## [WHAT TO WORK ON]
Arrange every line of the rows below as a Markdown table with the columns "No." and "Line," numbering each line and omitting blank lines.

(Rows in a dataset)
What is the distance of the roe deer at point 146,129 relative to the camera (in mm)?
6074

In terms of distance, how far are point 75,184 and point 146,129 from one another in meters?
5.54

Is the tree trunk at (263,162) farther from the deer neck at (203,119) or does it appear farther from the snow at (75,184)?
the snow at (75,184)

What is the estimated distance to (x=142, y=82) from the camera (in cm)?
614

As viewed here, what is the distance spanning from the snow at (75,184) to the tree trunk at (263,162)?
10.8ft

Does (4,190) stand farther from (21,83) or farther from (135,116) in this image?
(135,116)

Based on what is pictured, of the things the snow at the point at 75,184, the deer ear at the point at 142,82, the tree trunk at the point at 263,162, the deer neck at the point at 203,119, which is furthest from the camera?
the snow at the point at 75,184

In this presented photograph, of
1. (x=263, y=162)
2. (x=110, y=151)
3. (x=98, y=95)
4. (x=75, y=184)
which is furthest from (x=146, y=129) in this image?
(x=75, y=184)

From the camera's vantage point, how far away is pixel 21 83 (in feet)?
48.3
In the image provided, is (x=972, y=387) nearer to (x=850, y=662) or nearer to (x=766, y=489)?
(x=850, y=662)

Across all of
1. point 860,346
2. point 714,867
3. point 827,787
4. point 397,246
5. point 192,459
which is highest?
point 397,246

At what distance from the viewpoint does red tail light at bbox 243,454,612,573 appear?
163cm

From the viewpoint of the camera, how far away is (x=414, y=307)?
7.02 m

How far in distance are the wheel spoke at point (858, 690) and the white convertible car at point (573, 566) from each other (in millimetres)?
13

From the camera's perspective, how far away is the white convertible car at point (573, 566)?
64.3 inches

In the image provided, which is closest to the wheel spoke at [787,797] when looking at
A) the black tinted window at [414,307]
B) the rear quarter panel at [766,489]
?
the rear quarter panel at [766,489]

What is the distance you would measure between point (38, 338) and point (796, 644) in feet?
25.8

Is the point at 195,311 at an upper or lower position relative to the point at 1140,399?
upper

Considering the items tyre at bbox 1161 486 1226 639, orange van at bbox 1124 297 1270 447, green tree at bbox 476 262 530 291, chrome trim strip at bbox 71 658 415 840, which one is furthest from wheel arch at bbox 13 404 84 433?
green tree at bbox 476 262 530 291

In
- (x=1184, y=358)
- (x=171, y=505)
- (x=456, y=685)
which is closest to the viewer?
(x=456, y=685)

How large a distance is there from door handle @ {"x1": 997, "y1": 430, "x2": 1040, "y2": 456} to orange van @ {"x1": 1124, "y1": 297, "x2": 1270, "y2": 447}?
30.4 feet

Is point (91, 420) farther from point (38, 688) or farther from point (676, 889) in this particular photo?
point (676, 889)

## [EXERCISE RESULT]
| No. | Line |
|---|---|
| 1 | What is the distance of the roe deer at point 146,129 relative to the camera (in mm)? |
| 2 | 6074 |
| 3 | In terms of distance, how far are point 75,184 and point 146,129 from one another in meters? |
| 4 | 5.54 |
| 5 | Is the tree trunk at (263,162) farther from the deer neck at (203,119) or does it appear farther from the snow at (75,184)? |
| 6 | the snow at (75,184) |
| 7 | What is the estimated distance to (x=142, y=82) from the camera (in cm)? |
| 8 | 614 |
| 9 | As viewed here, what is the distance spanning from the snow at (75,184) to the tree trunk at (263,162)? |
| 10 | 10.8ft |
| 11 | Does (4,190) stand farther from (21,83) or farther from (135,116) in this image? |
| 12 | (135,116) |
| 13 | Based on what is pictured, of the things the snow at the point at 75,184, the deer ear at the point at 142,82, the tree trunk at the point at 263,162, the deer neck at the point at 203,119, which is furthest from the camera? |
| 14 | the snow at the point at 75,184 |
| 15 | In this presented photograph, of |
| 16 | 1. (x=263, y=162) |
| 17 | 2. (x=110, y=151) |
| 18 | 3. (x=98, y=95) |
| 19 | 4. (x=75, y=184) |
| 20 | which is furthest from (x=146, y=129) in this image? |
| 21 | (x=75, y=184) |
| 22 | From the camera's vantage point, how far away is pixel 21 83 (in feet)? |
| 23 | 48.3 |
| 24 | In the image provided, is (x=972, y=387) nearer to (x=850, y=662) or nearer to (x=766, y=489)? |
| 25 | (x=850, y=662) |
| 26 | Across all of |
| 27 | 1. point 860,346 |
| 28 | 2. point 714,867 |
| 29 | 3. point 827,787 |
| 30 | 4. point 397,246 |
| 31 | 5. point 192,459 |
| 32 | which is highest? |
| 33 | point 397,246 |
| 34 | At what distance from the viewpoint does red tail light at bbox 243,454,612,573 appear? |
| 35 | 163cm |
| 36 | From the viewpoint of the camera, how far away is (x=414, y=307)? |
| 37 | 7.02 m |
| 38 | How far in distance are the wheel spoke at point (858, 690) and the white convertible car at point (573, 566) from each other (in millimetres)? |
| 39 | 13 |
| 40 | From the camera's perspective, how far away is the white convertible car at point (573, 566)? |
| 41 | 64.3 inches |
| 42 | In the image provided, which is closest to the wheel spoke at [787,797] when looking at |
| 43 | A) the black tinted window at [414,307] |
| 44 | B) the rear quarter panel at [766,489] |
| 45 | ? |
| 46 | the rear quarter panel at [766,489] |
| 47 | What is the distance you would measure between point (38, 338) and point (796, 644) in feet? |
| 48 | 25.8 |
| 49 | Is the point at 195,311 at an upper or lower position relative to the point at 1140,399? |
| 50 | upper |
| 51 | Considering the items tyre at bbox 1161 486 1226 639, orange van at bbox 1124 297 1270 447, green tree at bbox 476 262 530 291, chrome trim strip at bbox 71 658 415 840, which one is furthest from wheel arch at bbox 13 404 84 433? |
| 52 | green tree at bbox 476 262 530 291 |
| 53 | In |
| 54 | - (x=1184, y=358) |
| 55 | - (x=171, y=505) |
| 56 | - (x=456, y=685) |
| 57 | which is closest to the viewer? |
| 58 | (x=456, y=685) |
| 59 | How large a distance is there from door handle @ {"x1": 997, "y1": 430, "x2": 1040, "y2": 456} to orange van @ {"x1": 1124, "y1": 297, "x2": 1270, "y2": 447}? |
| 60 | 30.4 feet |
| 61 | Is point (91, 420) farther from point (38, 688) or farther from point (676, 889) in this particular photo? |
| 62 | point (676, 889) |